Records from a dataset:

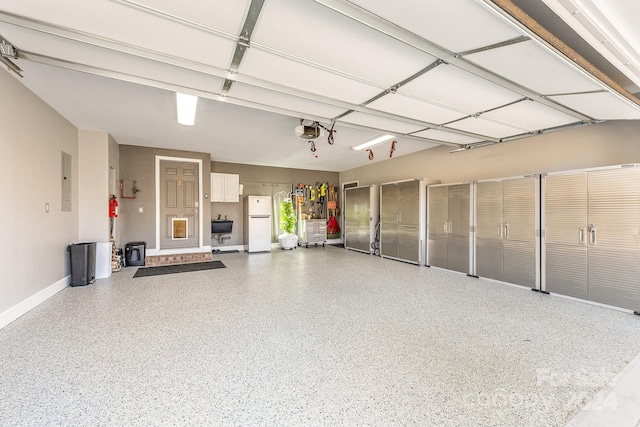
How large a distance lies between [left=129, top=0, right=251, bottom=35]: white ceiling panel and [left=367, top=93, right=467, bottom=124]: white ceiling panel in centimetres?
183

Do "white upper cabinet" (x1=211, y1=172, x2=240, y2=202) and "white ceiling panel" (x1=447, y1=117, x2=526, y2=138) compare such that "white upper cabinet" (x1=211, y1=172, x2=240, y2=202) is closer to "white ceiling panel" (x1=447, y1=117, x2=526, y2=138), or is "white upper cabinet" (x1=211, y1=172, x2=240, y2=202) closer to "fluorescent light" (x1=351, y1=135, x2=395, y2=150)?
"fluorescent light" (x1=351, y1=135, x2=395, y2=150)

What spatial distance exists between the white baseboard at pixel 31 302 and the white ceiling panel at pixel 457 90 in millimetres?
5010

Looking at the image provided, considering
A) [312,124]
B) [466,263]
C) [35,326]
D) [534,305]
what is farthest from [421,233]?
[35,326]

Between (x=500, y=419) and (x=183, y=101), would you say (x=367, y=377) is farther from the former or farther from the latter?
(x=183, y=101)

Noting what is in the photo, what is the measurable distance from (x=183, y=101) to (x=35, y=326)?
3.11m

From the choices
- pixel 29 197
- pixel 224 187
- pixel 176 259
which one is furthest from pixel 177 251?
pixel 29 197

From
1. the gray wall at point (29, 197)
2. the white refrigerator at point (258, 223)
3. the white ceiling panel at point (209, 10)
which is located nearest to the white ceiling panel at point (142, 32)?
the white ceiling panel at point (209, 10)

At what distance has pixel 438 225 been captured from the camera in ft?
19.7

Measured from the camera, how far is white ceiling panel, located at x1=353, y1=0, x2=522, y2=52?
5.50 feet

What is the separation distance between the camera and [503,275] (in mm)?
4809

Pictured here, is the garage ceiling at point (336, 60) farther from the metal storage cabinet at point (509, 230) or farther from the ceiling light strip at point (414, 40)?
the metal storage cabinet at point (509, 230)

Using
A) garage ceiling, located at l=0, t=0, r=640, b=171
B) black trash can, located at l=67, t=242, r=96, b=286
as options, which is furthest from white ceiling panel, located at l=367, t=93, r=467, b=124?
black trash can, located at l=67, t=242, r=96, b=286

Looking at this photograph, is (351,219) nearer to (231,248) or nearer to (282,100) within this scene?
(231,248)

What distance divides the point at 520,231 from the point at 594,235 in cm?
93
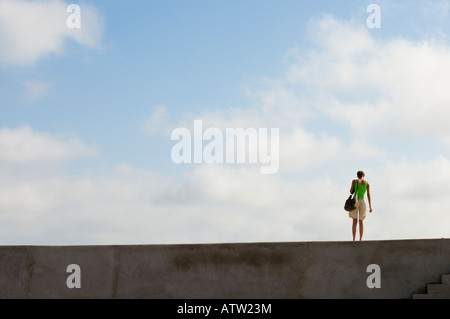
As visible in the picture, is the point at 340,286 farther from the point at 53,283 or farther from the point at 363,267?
the point at 53,283

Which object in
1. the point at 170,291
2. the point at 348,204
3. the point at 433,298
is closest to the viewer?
the point at 433,298

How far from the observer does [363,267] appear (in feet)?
36.8

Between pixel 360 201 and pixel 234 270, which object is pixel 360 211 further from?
pixel 234 270

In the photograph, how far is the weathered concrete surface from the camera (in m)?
11.2

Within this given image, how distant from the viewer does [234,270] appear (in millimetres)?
11375

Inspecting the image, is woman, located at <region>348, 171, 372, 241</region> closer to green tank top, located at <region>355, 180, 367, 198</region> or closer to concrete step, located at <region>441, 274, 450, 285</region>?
green tank top, located at <region>355, 180, 367, 198</region>

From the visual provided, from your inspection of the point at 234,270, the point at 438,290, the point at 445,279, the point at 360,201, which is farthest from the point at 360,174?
the point at 234,270

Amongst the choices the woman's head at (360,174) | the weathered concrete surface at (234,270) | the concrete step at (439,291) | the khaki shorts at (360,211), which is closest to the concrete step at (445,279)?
the concrete step at (439,291)

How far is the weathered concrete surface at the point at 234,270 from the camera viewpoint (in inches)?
441

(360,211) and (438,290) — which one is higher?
(360,211)

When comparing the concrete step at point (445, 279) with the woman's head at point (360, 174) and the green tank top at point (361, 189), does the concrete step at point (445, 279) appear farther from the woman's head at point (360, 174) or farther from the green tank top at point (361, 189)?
the woman's head at point (360, 174)

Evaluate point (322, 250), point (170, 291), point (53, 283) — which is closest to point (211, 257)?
point (170, 291)

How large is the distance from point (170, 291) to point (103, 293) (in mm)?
1127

▸ **Work to be completed**
Tally the lines of the data above that contain the string "region", and reply with only that number.

▸ **Correct output**
2